İngilizcesini alman tanıdığımın hediye ettiği türkçesini ise çok tesadüfi bir şekilde Neşe'den bulduğum kitap "Dokunmanın Mucizesi" " The Continuum  Concept" yazar Jean Liedloff'un 2 yıl boyunca gözlemlediği Güney Amerika ormanlarında yaşayan yerlilerden edindiği deneyimlerle ilgili. Bebekler için kucak safhasının önemini, gıdıklanan, öpülen, ilgi gösterilen bebeklerin asıl işinin annesinin davranışlarını, ilişkilerini ve çevresini ya da diğer çocukları gözlemlemek olduğunu anlatıyor. Kucaktaki bebek edindiği gözlemlerle insanların yaptıklarını anlamaları ve insanlık içindeki yerlerini almaya hazırlandıkları bir süreklilik olgusundan bahsediyor.  Bebek acıktığında ağlaması gerekmiyor sadece homurdanarak  annesinin göğüsüne kendiliğinden ulaşabiliyor.  Ufak hareketlerle, seslerle kucağınızdaki bebeğin ne istediğini anlayabiliyorsunuz. Tabii günümüz şehir yaşamında anneler sabahtan akşama bebeğini kucağında taşımak istemiyor. Ama neden alışverişlerinizi bebek arabasına koyup bebeğinizi kucağınızda taşımıyorsunuz.  Bu tavsiyeyi makul karşılayıp uygulayacak olanlar eve gittiklerinde de devam etmek isteyeceklerdir diyor Jean Liedloff. Bunu biri bize söylediği için değil, yarattığı farklılıkları hissettiğimiz için devam etmek isteyeceğimizi savunuyor yazar.

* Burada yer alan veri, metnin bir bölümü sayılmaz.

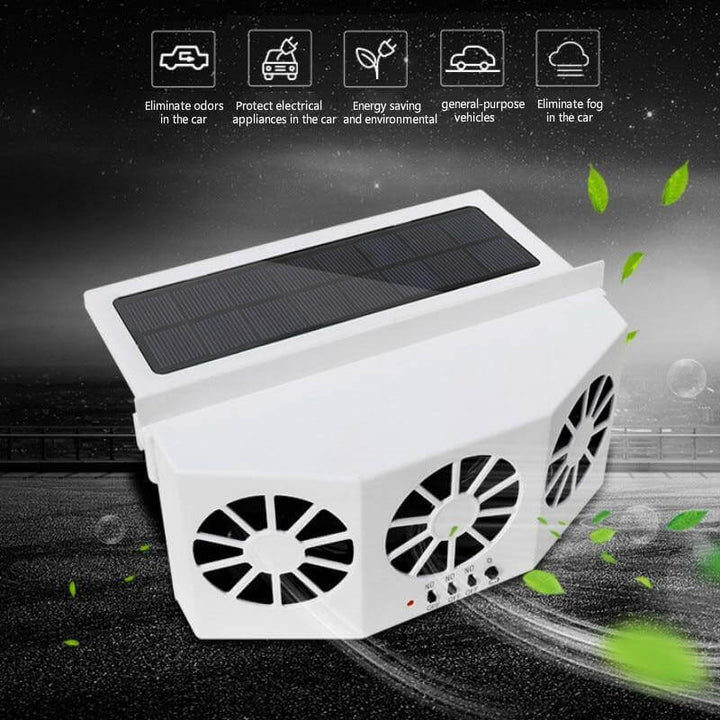 Car fan with solar panel - Fresh air in the car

" Bir bebeğe nasıl davranılması gerektiğini belirlemek mantığın işi değildir... Çocuk bakımının her detayında uzman olan gayet kesin iç güdülere sahiptik..."  

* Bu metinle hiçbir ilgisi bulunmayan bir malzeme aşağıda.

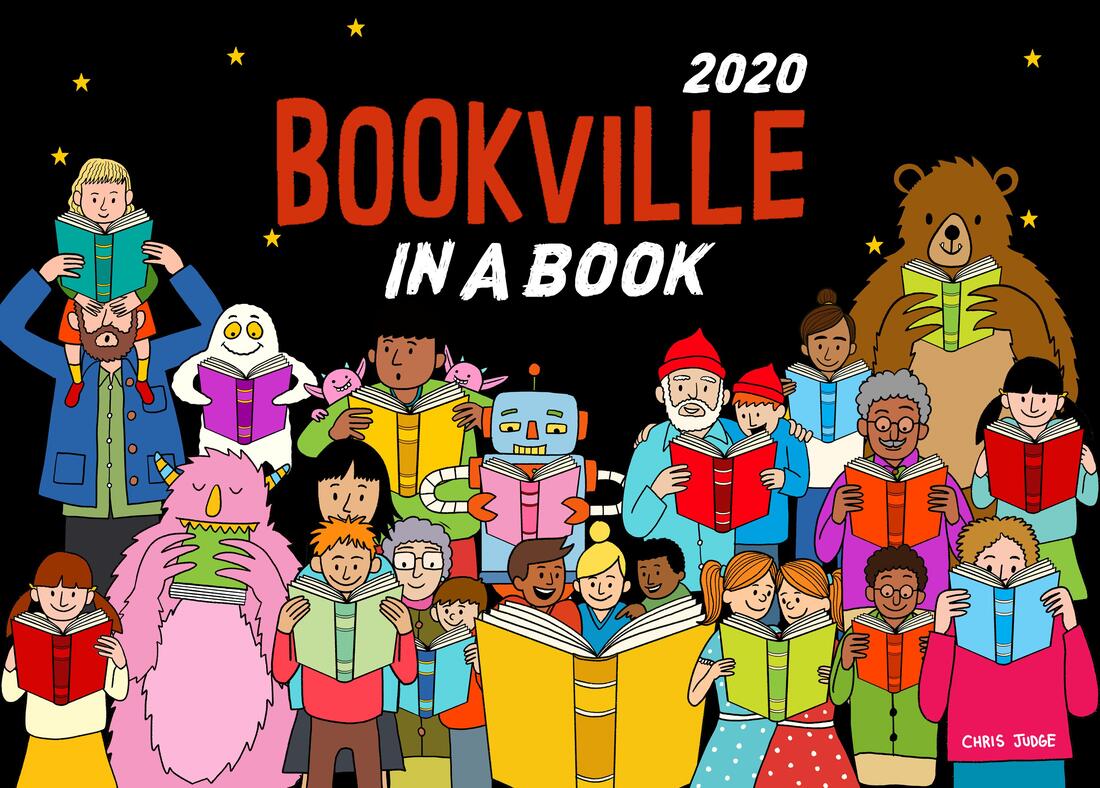 Bookville in a book cover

Bebek korunaklı anne karnından çıktıktan sonra eğer annenin güvenli kollarında değilse vücudunu artık cansız hava sarmaktadır. Ama bebek anne karnındayken binlerce yıldır  aktarılan deneyimlerin bilgisiyle büyümüş ve ilk insanların edindiği beklentilerle dünyaya gelmiştir ve kucaktaki yer beklediği yerdir. Anne kucağında güvendedir. Yalnız bırakılan bebek etrafında olanları değerlendiremez. Annesinin birazdan döneceğini bilemez. Ağlamaya başlar. Uzun süre ağlamaya bırakılan bebek umutsuzluğa düşer. Annesi ona döndüğünde ise kendini iyi hisseder, neden ağladığını unutur. Yaşam çizgisi yeniden bağlanmıştır. Anneyle bağını sürdüren çocuklar zamanı geldiğinde zaten bağımsızlaşacaklardır. Yazarın gözlemlediği bir diğer nokta ise süreklilik prensibiyle annesiyle ilişkisini tamamlayan çocuk diğer kardeşlere karşı kıskançlık duymaz çünkü o sürecini tamamlamıştır, eksik kalmamıştır. Bir diğer gözlemi ise kabiledekilerin hayatı kabul edişleri ve bundan şikayet etmemeleri, her anı, ne kadar zorlayıcı olursa olsun, zevkle yaşamaları. Zorlukları külfet değil hayatın parçası olarak görmeleri. Sakin, mutlu, anlayışlı bir hayat sürmeleri.

 Kavgaların, kıskançlıkların, hırsların olmadığı yalnızca yaşamın değer verildiği bir dünya. Bizim çok uzak olduğumuz bir dünya.